■ **Текст для чтения**:
· · · ·

Первая Всесоюзная конференция пролетарских писателей. Со всей страны собрались именитые и молодые. Представлены и «Октябрь», и «Молодая гвардия», и «Рабочая весна», и «Кузница». Александр Серафимович, Александр Безыменский, Феоктист Березовский, Федор Гладков, Юрий Либединский, автор «Недели», Александр Тарасов-Родионов, автор нашумевшего «Шоколада». Иван Жига. Верховодит по-прежнему Семен Родов.
Фурманов делает доклад «Организационная система ВАПП». Появление на трибуне автора «Чапаева» встречают аплодисментами. Он смущен и взволнован. На полувоенной гимнастерке горит столь редкий в то время орден Красного Знамени.
Его, единогласно избирают в правление ВАПП. Его одинаково ценят вожди разных вапповских группировок. И крайне «левый» напостовец Безыменский и вожак «Кузницы» Гладков.
Фурманов не обходит вниманием ни одного крупного произведения пролетарской литературы. Публикует новую большую статью о Серафимовиче. Пишет отзыв о романе Гладкова «Цемент».
В спектре его внимания и произведения так называемых попутчиков. Один из первых поднимает он на щит «Виринею» Сейфуллиной («Дважды прочитал я «Виринею», и дважды острое чувство боли сжало сердце, когда убили Вирку: так тяжко бывает только при гибели дорогого, близкого человека»).
«Чрезмерное» внимание Фурманова к попутчикам, к Сейфуллиной, Бабелю, Всеволоду Иванову, Федину, Леонову, вызывает раздражение в напостовском «ортодоксальном» руководстве.

· · · ·

■ **Исходные данные**:
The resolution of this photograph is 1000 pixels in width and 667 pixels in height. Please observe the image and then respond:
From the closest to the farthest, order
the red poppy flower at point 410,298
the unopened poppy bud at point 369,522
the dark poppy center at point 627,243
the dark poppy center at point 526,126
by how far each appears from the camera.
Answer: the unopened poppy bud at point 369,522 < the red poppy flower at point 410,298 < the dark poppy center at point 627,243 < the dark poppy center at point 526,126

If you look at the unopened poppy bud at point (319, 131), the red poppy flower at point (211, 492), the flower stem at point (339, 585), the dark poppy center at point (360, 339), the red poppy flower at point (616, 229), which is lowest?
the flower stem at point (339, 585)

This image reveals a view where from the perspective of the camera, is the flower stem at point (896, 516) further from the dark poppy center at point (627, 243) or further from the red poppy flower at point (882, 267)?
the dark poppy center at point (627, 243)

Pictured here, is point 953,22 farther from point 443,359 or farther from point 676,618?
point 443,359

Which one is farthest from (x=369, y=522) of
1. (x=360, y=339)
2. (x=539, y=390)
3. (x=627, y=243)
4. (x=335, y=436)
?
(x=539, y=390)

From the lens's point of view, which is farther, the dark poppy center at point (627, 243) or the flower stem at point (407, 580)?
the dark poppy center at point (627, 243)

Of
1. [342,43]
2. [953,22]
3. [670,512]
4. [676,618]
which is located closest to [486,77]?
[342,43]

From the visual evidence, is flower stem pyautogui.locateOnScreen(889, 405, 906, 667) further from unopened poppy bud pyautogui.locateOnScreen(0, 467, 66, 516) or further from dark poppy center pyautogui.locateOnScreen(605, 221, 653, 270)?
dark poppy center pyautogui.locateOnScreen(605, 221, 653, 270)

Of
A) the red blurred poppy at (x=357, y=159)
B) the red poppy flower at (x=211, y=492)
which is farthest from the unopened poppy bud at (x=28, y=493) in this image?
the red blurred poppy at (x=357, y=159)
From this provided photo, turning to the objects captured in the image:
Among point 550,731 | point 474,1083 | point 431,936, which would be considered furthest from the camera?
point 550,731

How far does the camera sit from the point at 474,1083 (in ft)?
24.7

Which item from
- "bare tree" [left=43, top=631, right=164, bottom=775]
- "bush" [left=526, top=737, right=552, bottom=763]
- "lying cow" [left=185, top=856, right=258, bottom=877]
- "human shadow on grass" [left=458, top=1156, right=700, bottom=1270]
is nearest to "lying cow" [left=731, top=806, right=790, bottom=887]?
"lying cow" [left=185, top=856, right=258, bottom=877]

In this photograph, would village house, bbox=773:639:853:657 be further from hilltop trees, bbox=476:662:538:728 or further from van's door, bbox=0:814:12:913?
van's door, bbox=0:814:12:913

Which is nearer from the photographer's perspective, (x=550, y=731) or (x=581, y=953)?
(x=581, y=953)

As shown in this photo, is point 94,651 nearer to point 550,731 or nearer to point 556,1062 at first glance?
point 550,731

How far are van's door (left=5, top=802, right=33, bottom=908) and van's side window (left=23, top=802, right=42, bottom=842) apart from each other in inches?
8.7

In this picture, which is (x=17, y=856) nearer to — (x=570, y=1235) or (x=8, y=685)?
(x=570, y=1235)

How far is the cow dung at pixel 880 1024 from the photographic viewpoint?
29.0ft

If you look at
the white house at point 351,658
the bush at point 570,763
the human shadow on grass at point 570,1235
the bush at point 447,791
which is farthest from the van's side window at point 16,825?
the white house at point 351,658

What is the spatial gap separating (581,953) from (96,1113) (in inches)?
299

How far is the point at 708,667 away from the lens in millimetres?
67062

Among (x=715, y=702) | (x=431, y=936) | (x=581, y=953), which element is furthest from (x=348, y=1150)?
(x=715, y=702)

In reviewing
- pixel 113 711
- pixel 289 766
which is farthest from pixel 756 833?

· · · ·

■ **Ваши задания**:
- a) Изложите списком основные факты абзаца текста о Фурманове, который начинается словами «Фурманов не обходит вниманием».
- b) Переведите на английский язык предложение из текста о Фурманове: «На полувоенной гимнастерке горит столь редкий в то время орден Красного Знамени».
- c) Допишите продолжение текста о Фурманове, начав сразу после его последнего предложения.

■ **Ответы по порядку**:
- a)
- Фурманов уделяет внимание каждому крупному произведению пролетарской литературы.
- Публикует новую большую статью о Серафимовиче.
- Пишет отзыв о романе Гладкова «Цемент».

- b) On the semi-military tunic shines the Order of the Red Banner, so rare in those days.

- c)
Проводя поистине диктаторскую политику в ВАПП, Родов не терпит, чтобы ему перечили. Мы, молодые, поддерживая Фурманова, начинаем постепенно переходить в оппозицию.
Авторитет Фурманова велик, и это тоже не нравится Семену Родову.
Под председательством Фурманова проходит большой вечер, посвященный первой годовщине со дня смерти Ленина.
Фурманов произносит вступительное слово. Ночью долго бродит по Москве, вспоминает о прошлом, восстанавливает в памяти облик Ильича, которого видел он и слышал неоднократно.
В дневнике сохранилась запись его размышлений, которую хочется привести целиком.
«Год назад… умер Ильич. Я прошел снежным сквером и уперся в гранит храмхристовских лестниц. Тьма. Кремль в мелких, в ярких звездах-огнях. В темно-синюю вечернюю вуаль, где-то далеко-далеко на блике Кремля бьется отсветами, красными отблесками флаг. Мы стоим молча — один, другой, десятый, сотый. Все молчим. И взорами вонзились туда, на Красную. Скоро салют — пальба. Скоро. Напряженно гудит тело, гудит в голове, у горла что-то накипает, нарастает, все ближе, ближе, ближе… И вот одна за другой жалобно, протяжно заплакали заводские сирены… Над траурной Москвой поплыли, заплакали навзрыд печальные стоны…
Ударили орудия, выждали минуту, ударили вновь, а в густой вечерней синеве — над морем огня — жалобные, протяжные плыли во тьму рыданья сирен. Мы стояли окаменелые. Никто не говорил другому ни слова. Мы полны были глубоких чувств и молча их хранили в груди. Мы затем пришли, чтоб чувствовать здесь, что за день, что это за час, что за минуты.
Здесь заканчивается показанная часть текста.